Write the next part of the head and neck cancer trial listing, picking up after its final line.

--- Page text ---
'''
Head and Neck Cancer

Status
Completed
Phase
Phase 3
Locations
Canada
Study Type
Interventional
Intervention
panitumumab
cisplatin
3-dimensional conformal radiation therapy
accelerated radiation therapy
intensity-modulated radiation therapy
Sponsored by
NCIC Clinical Trials Group
About
Eligibility
Locations
Arms
Outcomes
Full info

About this trial

This is an interventional treatment trial for Head and Neck Cancer focused on measuring stage III squamous cell carcinoma of the hypopharynx, stage III squamous cell carcinoma of the larynx, stage III verrucous carcinoma of the larynx, stage III squamous cell carcinoma of the oropharynx, stage IV squamous cell carcinoma of the hypopharynx, stage IV squamous cell carcinoma of the larynx, stage IV verrucous carcinoma of the larynx, stage IV squamous cell carcinoma of the oropharynx, stage III verrucous carcinoma of the oral cavity, stage III squamous cell carcinoma of the lip and oral cavity, stage IV verrucous carcinoma of the oral cavity, stage IV squamous cell carcinoma of the lip and oral cavity

Eligibility Criteria

18 Years - undefined (Adult, Older Adult)All SexesDoes not accept healthy volunteers

DISEASE CHARACTERISTICS:

  • Histologically and/or cytologically confirmed (primary lesion or regional lymph nodes) squamous cell carcinoma of the oral cavity, oropharynx, larynx, or hypopharynx

    • Locally advanced disease, defined by any of the following criteria:

      • Any T, N+, M0
      • T3-4, N0, M0
  • No current history of unknown primary squamous cell carcinoma of the head and neck, primary nasopharyngeal, paranasal, or salivary gland tumors of the head and neck

PATIENT CHARACTERISTICS:

  • ECOG performance status 0-1
  • Absolute granulocyte count ≥ 1.5 x 10^9/L
  • Platelet count ≥ 100 x 10^9/L
  • Bilirubin ≤ 1.5 times upper limit of normal (ULN)
'''
--- The data ---
'''
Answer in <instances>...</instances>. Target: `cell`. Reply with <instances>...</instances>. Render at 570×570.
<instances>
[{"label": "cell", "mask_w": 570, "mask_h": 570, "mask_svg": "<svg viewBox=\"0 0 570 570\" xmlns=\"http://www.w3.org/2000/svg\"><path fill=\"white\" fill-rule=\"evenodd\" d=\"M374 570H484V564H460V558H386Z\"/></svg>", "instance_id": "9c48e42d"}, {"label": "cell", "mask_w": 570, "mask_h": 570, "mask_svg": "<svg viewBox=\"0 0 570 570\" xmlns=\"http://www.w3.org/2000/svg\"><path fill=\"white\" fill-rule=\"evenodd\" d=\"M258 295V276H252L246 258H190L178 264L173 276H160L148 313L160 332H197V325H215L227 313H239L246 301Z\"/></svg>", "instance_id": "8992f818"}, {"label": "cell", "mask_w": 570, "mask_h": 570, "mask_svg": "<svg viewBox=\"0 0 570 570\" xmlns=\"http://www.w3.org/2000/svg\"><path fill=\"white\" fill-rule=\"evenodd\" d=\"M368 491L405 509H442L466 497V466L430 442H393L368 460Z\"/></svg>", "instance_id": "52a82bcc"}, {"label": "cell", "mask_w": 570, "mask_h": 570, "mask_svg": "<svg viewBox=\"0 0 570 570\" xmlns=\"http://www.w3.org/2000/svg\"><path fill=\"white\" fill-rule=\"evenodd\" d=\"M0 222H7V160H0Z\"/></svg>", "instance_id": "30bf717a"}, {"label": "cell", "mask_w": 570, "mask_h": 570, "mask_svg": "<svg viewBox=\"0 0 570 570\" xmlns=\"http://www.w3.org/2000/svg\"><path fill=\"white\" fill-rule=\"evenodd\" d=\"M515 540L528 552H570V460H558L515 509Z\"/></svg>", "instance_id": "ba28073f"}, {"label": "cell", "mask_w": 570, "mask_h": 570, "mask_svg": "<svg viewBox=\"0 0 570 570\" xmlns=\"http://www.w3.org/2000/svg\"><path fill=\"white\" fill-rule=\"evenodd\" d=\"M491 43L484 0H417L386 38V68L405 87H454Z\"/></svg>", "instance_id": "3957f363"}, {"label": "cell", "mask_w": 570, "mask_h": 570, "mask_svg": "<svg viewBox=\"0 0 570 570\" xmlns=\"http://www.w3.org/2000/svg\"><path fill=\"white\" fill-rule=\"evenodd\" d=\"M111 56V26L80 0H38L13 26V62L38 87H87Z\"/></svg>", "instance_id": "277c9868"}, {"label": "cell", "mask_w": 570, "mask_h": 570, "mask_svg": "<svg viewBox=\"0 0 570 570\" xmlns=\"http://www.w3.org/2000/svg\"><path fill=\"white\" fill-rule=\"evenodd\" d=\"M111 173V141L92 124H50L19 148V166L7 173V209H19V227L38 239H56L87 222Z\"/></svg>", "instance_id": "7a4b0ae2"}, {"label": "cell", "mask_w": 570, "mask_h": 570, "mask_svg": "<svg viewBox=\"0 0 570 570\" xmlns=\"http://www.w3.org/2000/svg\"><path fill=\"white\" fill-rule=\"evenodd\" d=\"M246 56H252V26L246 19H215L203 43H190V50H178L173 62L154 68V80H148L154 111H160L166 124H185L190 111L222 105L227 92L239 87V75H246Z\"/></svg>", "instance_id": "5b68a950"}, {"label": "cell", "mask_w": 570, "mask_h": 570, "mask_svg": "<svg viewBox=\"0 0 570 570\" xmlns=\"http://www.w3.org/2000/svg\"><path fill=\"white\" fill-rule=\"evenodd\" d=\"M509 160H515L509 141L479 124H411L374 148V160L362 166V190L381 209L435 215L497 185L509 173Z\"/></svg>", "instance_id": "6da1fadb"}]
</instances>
'''
--- Response to this task ---
  • AST or ALT ≤ 3 times ULN
  • Creatinine clearance > 50 mL/min
  • Magnesium > 0.5 mmol/L
  • Not pregnant or nursing
  • Negative pregnancy test
  • Fertile patients must use effective contraception during and for ≥ 6 months after completion of study treatment
  • Must be accessible for treatment and follow-up
  • Able (sufficiently fluent) and willing to complete the quality of life (QOL) and swallowing QOL questionnaires in either English or French
  • Must be assessed by a radiation oncologist and medical oncologist and deemed suitable for study participation
  • No other malignancies within the past 5 years, except adequately treated nonmelanoma skin cancer, curatively treated in-situ cancer of the cervix, or other curatively treated solid tumors
  • No history of allergic or hypersensitivity reactions to any of the study drugs or their excipients
  • No prior or concurrent interstitial lung disease (e.g., pneumonitis or pulmonary fibrosis) on baseline CT scan
  • No peripheral neuropathy ≥ grade 2 (CTCAE v3.0)
  • No hearing loss/tinnitus ≥ grade 3 (CTCAE v3.0)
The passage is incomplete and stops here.